None of the different branches assigned to culture or science, to every aspect of human life even, is free from the influence from us humans themselves - we are the ones describing the world and our own life, depicting it in the depth we are able to perceive it, explaining it to the limited extent we are able to understand it. The means we use for that process of visualization are the means any human being possesses: We are all but limited in our judgement to our very own perspective.
But this perspective is not even our very own: Too dependent are we on our surroundings, too dependent on our childhood, education, relatives, acquaintances, teachers, friends, completely strangers; but not only merely on persons we actually encounter: We also are influenced by writings, by actors, by human art which has already lost their 'creator'. Our influences further are constituted by customs, traditions, history, humanity in general, nature, and, finally, to what transcends earthly matters.
With all this seemingly endless influx, we are struggling to maintain, even to create a certain individuality; we seek to differenciate us from others while at the same time we are looking for the necessary conformity to be able to lead a life. The judgements and estimates we make on our earthly journey materialize into our sayings and writings, into our whole life; based upon what we have perceived and what we anticipate for the future, based upon what we think is right or wrong. Agendas develop, always of course based upon the notion that our position would be the right one.

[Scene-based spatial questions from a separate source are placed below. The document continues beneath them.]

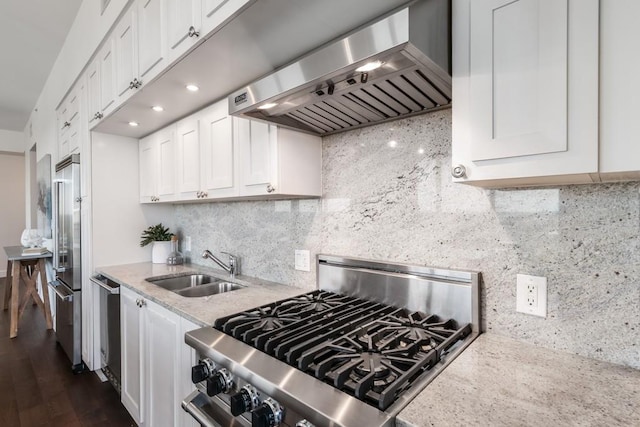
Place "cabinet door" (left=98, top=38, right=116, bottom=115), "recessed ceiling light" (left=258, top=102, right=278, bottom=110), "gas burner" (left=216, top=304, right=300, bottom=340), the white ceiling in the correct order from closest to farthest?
"gas burner" (left=216, top=304, right=300, bottom=340) → "recessed ceiling light" (left=258, top=102, right=278, bottom=110) → "cabinet door" (left=98, top=38, right=116, bottom=115) → the white ceiling

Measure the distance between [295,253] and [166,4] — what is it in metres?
1.40

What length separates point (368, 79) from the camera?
103cm

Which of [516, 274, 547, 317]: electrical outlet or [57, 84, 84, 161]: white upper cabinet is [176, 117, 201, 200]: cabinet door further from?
[516, 274, 547, 317]: electrical outlet

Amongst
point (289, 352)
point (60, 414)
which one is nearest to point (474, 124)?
point (289, 352)

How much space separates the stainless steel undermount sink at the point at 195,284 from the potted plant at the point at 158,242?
0.52 m

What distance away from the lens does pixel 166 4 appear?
1.55 metres

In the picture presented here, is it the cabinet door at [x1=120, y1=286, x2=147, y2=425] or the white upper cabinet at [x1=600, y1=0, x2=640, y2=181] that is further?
the cabinet door at [x1=120, y1=286, x2=147, y2=425]

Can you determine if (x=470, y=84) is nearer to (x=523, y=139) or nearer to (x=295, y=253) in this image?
(x=523, y=139)

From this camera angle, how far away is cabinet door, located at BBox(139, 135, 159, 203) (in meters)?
2.56

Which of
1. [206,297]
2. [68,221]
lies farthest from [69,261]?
[206,297]

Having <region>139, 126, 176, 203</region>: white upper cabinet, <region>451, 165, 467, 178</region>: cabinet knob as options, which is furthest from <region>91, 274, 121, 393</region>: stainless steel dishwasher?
<region>451, 165, 467, 178</region>: cabinet knob

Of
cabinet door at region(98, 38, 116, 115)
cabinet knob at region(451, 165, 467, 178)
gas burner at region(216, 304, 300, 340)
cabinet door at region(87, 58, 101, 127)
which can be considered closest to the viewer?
cabinet knob at region(451, 165, 467, 178)

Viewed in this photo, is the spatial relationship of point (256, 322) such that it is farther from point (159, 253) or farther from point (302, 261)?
point (159, 253)

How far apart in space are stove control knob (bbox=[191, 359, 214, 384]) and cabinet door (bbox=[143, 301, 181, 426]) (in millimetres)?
429
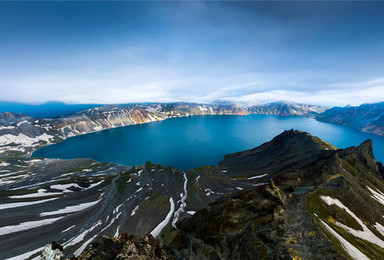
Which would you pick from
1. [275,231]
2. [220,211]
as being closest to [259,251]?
[275,231]

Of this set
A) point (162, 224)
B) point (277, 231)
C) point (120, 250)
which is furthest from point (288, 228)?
point (162, 224)

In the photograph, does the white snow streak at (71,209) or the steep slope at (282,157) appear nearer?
the white snow streak at (71,209)

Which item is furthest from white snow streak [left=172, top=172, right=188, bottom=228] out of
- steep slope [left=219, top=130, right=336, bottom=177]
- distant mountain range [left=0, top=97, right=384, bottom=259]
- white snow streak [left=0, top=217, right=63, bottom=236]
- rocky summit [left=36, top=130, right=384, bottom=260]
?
white snow streak [left=0, top=217, right=63, bottom=236]

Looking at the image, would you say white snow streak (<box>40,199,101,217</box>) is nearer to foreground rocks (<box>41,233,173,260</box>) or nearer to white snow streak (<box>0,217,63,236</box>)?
white snow streak (<box>0,217,63,236</box>)

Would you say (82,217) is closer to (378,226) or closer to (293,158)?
(378,226)

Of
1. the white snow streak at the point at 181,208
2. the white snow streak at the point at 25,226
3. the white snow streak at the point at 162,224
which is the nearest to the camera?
the white snow streak at the point at 25,226

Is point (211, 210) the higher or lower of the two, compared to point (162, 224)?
higher

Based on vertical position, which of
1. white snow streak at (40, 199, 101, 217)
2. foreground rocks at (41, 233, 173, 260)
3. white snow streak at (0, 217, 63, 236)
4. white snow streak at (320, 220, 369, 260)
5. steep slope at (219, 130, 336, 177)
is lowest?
white snow streak at (40, 199, 101, 217)

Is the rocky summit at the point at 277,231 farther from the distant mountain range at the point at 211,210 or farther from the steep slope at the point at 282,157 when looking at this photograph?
the steep slope at the point at 282,157

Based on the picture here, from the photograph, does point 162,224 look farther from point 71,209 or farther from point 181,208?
point 71,209

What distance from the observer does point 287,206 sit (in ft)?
99.1

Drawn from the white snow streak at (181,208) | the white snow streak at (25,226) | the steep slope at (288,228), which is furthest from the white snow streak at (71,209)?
the steep slope at (288,228)

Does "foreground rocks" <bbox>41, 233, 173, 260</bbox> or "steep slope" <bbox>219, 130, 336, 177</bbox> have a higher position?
"foreground rocks" <bbox>41, 233, 173, 260</bbox>

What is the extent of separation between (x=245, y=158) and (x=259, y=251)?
4363 inches
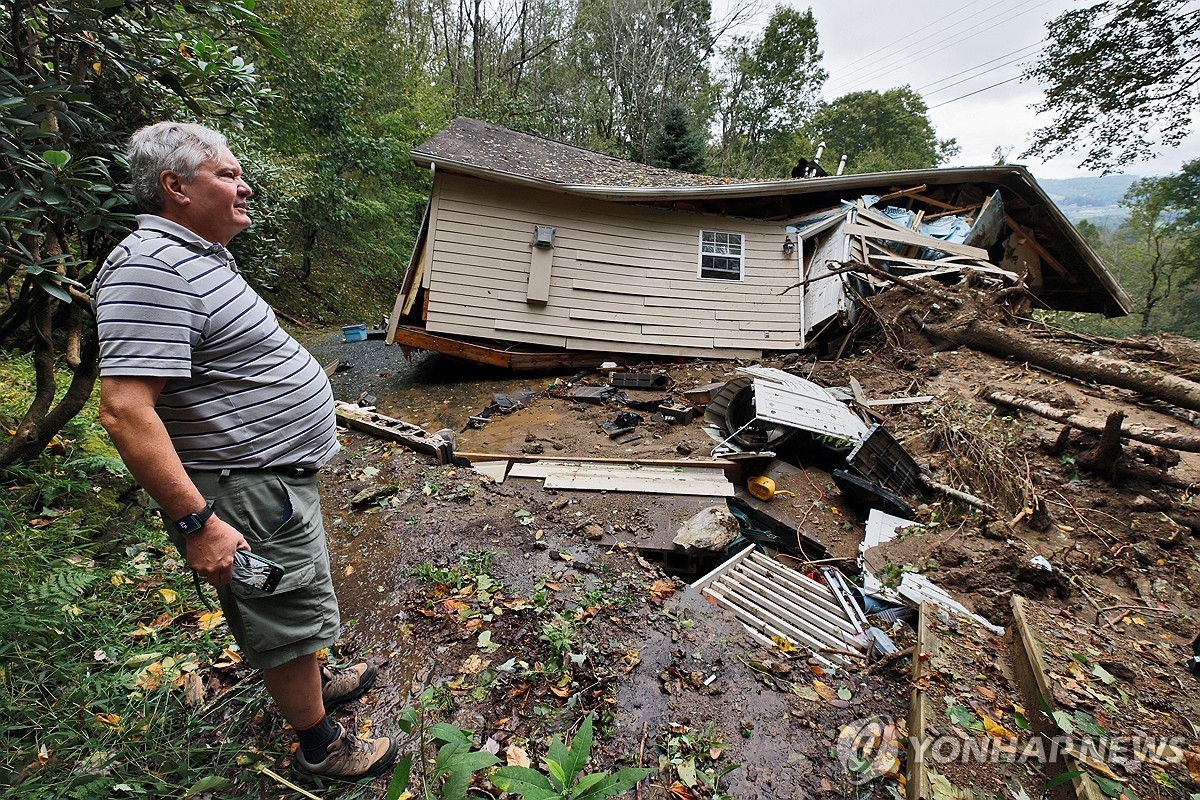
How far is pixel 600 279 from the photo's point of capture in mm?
9188

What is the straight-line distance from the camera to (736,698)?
7.69 feet

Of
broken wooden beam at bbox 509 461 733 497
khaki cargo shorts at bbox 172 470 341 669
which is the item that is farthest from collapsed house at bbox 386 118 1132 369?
khaki cargo shorts at bbox 172 470 341 669

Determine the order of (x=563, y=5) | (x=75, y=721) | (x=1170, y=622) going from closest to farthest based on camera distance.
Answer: (x=75, y=721)
(x=1170, y=622)
(x=563, y=5)

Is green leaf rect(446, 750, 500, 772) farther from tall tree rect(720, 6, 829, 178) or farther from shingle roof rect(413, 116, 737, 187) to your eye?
tall tree rect(720, 6, 829, 178)

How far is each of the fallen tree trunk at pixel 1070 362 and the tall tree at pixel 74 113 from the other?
9.11 metres

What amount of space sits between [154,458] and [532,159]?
9.60 meters

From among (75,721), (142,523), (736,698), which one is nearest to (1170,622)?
(736,698)

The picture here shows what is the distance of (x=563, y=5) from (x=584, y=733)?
3126cm

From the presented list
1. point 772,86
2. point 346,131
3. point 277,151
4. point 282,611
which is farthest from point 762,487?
point 772,86

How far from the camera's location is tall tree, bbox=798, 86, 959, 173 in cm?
3319

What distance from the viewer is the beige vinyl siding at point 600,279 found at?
8625mm

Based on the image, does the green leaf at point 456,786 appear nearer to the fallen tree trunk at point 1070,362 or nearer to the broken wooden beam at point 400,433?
the broken wooden beam at point 400,433

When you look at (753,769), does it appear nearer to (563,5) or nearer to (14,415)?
(14,415)

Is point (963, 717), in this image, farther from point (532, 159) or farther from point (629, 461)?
point (532, 159)
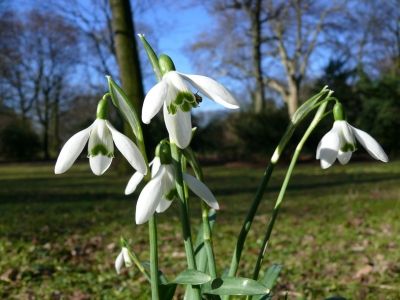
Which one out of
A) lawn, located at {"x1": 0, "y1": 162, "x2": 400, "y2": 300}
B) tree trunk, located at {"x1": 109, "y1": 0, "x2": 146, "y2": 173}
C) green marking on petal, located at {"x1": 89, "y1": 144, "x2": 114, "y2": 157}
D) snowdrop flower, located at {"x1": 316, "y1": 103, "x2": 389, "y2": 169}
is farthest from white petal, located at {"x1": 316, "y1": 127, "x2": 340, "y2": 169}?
tree trunk, located at {"x1": 109, "y1": 0, "x2": 146, "y2": 173}

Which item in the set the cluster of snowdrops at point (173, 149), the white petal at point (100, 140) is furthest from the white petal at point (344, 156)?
the white petal at point (100, 140)

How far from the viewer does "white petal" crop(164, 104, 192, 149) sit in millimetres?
1017

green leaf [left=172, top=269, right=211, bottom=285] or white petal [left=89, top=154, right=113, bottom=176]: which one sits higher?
white petal [left=89, top=154, right=113, bottom=176]

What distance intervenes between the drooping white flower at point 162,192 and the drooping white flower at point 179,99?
10 cm

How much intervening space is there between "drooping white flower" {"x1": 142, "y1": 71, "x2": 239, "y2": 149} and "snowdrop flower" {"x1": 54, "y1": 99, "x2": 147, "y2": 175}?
0.30ft

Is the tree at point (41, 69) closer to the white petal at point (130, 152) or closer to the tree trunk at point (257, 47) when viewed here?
the tree trunk at point (257, 47)

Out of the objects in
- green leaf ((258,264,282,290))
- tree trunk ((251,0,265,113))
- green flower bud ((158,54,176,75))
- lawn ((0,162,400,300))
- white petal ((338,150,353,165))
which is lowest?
lawn ((0,162,400,300))

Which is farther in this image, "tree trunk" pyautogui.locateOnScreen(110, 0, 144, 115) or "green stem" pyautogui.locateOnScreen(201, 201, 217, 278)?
"tree trunk" pyautogui.locateOnScreen(110, 0, 144, 115)

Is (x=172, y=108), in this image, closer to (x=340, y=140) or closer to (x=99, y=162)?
(x=99, y=162)

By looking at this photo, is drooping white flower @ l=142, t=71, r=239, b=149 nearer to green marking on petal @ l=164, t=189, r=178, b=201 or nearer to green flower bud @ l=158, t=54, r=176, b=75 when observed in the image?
green flower bud @ l=158, t=54, r=176, b=75

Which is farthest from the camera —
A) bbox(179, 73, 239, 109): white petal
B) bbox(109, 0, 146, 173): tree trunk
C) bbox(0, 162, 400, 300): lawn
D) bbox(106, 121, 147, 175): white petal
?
bbox(109, 0, 146, 173): tree trunk

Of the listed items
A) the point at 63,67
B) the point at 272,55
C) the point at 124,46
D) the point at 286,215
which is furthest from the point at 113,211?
the point at 63,67

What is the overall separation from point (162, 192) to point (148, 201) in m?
0.05

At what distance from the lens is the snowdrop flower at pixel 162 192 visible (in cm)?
104
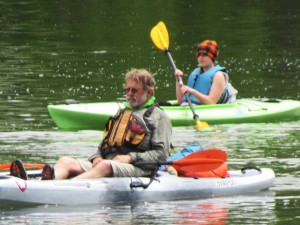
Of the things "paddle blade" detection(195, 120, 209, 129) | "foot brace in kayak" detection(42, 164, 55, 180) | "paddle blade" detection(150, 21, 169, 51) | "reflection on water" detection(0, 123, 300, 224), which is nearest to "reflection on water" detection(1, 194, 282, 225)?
"reflection on water" detection(0, 123, 300, 224)

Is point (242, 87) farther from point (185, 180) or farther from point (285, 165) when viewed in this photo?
point (185, 180)

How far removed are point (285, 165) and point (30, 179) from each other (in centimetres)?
281

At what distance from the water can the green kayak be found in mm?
180

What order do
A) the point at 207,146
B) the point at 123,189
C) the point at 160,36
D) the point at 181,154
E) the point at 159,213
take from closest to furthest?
the point at 159,213 → the point at 123,189 → the point at 181,154 → the point at 207,146 → the point at 160,36

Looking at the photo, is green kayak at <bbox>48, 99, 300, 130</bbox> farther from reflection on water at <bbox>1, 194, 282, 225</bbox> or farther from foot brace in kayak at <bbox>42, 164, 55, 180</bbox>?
foot brace in kayak at <bbox>42, 164, 55, 180</bbox>

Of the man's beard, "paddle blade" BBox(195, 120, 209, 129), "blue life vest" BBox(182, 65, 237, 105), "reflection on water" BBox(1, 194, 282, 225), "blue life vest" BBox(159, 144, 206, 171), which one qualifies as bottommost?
"reflection on water" BBox(1, 194, 282, 225)

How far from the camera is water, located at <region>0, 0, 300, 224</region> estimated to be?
9297 millimetres

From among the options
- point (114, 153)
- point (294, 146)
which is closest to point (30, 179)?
point (114, 153)

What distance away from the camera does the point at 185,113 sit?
14055 millimetres

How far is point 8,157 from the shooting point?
11.7 m

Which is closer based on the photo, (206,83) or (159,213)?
(159,213)

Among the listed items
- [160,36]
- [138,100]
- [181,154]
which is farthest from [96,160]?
[160,36]

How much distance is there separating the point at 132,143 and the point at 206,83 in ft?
15.5

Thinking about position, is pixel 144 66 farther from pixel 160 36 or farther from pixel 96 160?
pixel 96 160
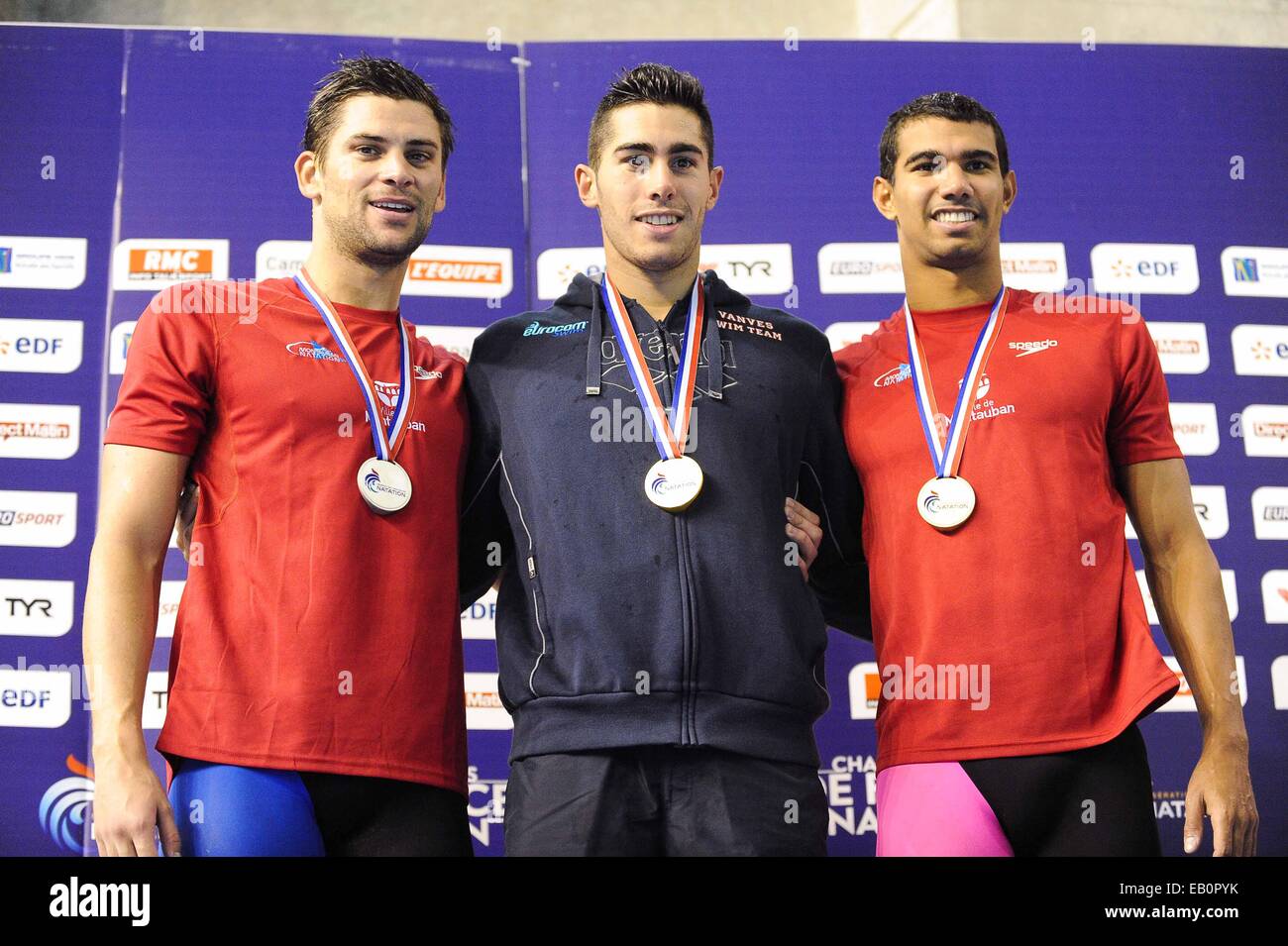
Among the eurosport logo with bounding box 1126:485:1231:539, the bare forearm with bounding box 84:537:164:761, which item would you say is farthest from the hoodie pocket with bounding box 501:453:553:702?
the eurosport logo with bounding box 1126:485:1231:539

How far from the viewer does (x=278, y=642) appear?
2.32m

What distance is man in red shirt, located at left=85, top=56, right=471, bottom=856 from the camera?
88.7 inches

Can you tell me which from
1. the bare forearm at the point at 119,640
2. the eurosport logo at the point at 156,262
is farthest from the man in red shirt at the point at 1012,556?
the eurosport logo at the point at 156,262

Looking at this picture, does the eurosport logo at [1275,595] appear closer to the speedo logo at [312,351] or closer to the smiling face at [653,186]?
the smiling face at [653,186]

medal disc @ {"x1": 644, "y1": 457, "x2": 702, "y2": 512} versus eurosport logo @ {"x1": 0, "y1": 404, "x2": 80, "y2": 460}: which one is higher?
eurosport logo @ {"x1": 0, "y1": 404, "x2": 80, "y2": 460}

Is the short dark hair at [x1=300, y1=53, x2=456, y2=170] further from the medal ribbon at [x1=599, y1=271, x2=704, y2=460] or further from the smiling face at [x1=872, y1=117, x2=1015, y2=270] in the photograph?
the smiling face at [x1=872, y1=117, x2=1015, y2=270]

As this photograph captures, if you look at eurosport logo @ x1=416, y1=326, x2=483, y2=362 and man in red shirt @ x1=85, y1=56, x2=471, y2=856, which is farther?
eurosport logo @ x1=416, y1=326, x2=483, y2=362

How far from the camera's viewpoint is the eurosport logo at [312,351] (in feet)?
8.26

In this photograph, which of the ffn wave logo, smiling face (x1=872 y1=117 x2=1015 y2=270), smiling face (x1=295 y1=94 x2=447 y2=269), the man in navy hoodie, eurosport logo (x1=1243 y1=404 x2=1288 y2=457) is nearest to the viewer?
the man in navy hoodie

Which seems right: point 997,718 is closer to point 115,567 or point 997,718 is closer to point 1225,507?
point 115,567

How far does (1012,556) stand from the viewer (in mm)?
2484

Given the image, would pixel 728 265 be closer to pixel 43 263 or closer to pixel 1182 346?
pixel 1182 346

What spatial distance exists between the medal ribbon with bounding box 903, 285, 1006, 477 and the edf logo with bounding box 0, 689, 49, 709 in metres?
2.52
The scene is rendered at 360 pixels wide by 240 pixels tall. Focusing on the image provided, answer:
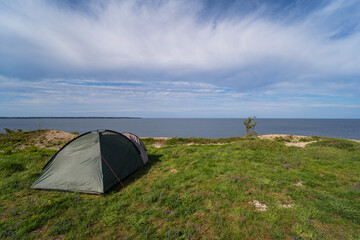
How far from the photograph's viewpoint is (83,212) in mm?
5363

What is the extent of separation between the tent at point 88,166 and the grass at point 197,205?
15.6 inches

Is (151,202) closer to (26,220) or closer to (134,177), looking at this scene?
(134,177)

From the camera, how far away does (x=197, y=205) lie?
563cm

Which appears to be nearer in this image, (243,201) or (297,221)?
(297,221)

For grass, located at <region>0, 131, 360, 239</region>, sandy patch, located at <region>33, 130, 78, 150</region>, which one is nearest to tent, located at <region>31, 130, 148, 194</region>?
grass, located at <region>0, 131, 360, 239</region>

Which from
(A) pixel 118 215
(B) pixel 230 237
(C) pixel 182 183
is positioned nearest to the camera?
(B) pixel 230 237

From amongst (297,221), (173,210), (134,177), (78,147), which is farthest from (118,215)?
(297,221)

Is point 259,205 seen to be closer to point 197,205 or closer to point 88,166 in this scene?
point 197,205

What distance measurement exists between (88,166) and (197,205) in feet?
16.9

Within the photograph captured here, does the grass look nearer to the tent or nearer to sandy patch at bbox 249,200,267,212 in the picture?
sandy patch at bbox 249,200,267,212

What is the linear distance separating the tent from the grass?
396 millimetres

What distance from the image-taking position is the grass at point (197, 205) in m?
4.43

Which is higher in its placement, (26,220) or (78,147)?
(78,147)

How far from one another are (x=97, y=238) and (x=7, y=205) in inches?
172
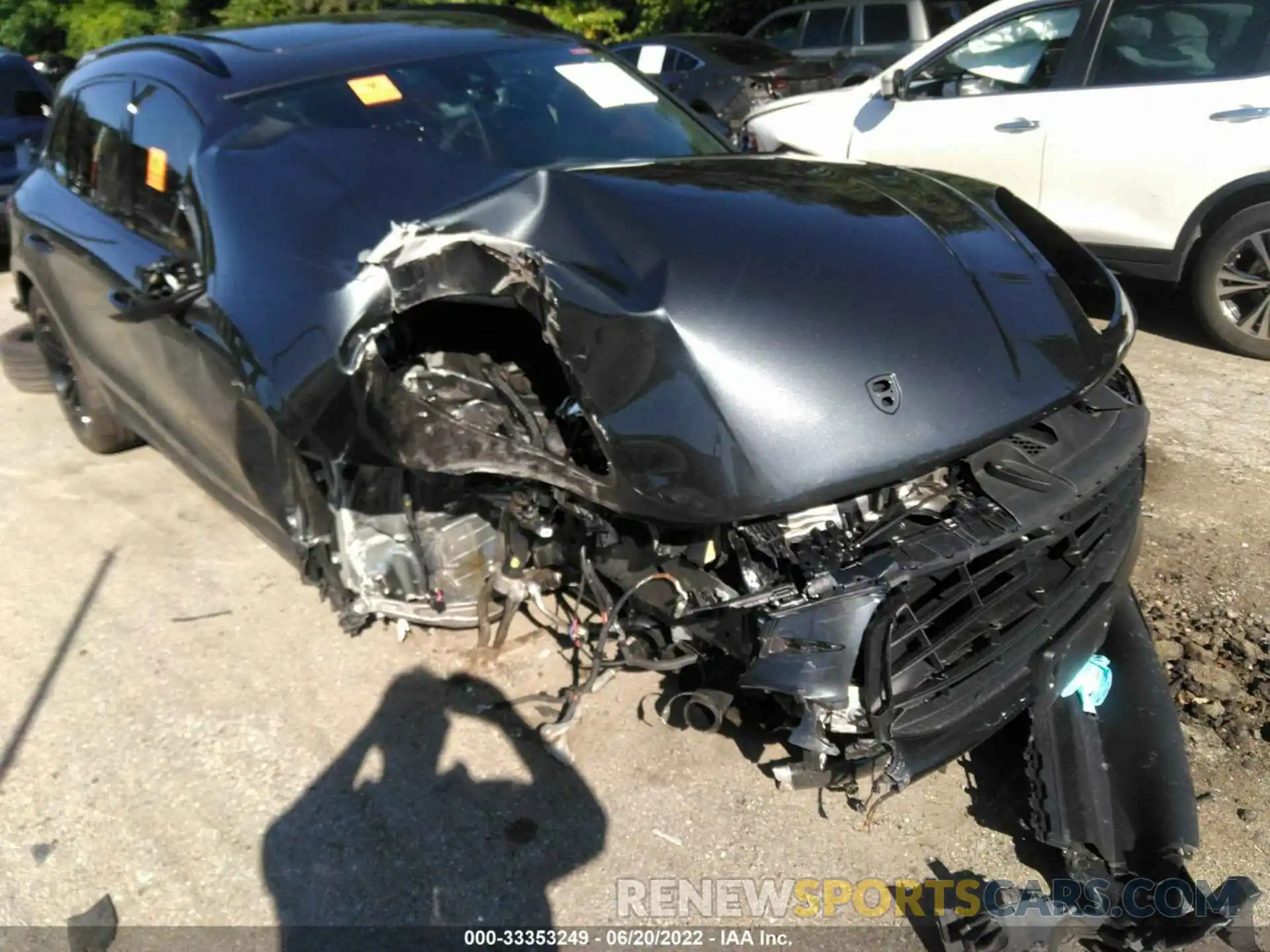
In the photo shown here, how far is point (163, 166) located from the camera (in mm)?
3273

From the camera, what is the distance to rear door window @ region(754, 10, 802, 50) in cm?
1116

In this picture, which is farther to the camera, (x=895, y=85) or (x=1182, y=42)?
(x=895, y=85)

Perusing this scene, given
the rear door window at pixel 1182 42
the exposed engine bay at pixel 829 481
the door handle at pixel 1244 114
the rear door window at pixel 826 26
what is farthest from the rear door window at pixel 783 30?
the exposed engine bay at pixel 829 481

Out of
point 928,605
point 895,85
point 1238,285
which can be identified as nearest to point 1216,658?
point 928,605

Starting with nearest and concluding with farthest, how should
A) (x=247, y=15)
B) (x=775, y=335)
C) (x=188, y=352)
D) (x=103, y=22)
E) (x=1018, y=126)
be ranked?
1. (x=775, y=335)
2. (x=188, y=352)
3. (x=1018, y=126)
4. (x=247, y=15)
5. (x=103, y=22)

The result of such natural and not really to influence processes are always classifications and canonizations; both to be found firstly in the matter to be depicted (as those matters would again be influenced by tradition et cetera) and, secondly, in the depiction itself. No such description or catalogization can really lack any tendency or estimate: The selection itself, the decision what to include and what not, what to highlight and what to diminish - all those actions are part of every piece of thought.
Id est that what has been established above, the infamous table of mine showing a selection of composers, is a very example of personal preferences: Of course I have included those composers which I have come to consider as major, both because of my education and personal listening and observation. There is but another form of canon to be found: There are no female composers to be found; not that I would want them excluded, on the contrary, but there is but such a little amount of them, and if there is a female composer, like for instance Clara Schumann, sister of Robert Schumann, her influence had not grown as much as the influence of male composers. With popular music of a non-classical style this is different; but even today, as classical style music is written mainly for motion pictures and musicals, the vast majority of composers is male. Canonization in the depicted matter and in the depiction itself. So any kind of such description should be deconstructed as what it is: Personal opinion, more or less reflecting what is understood as reality.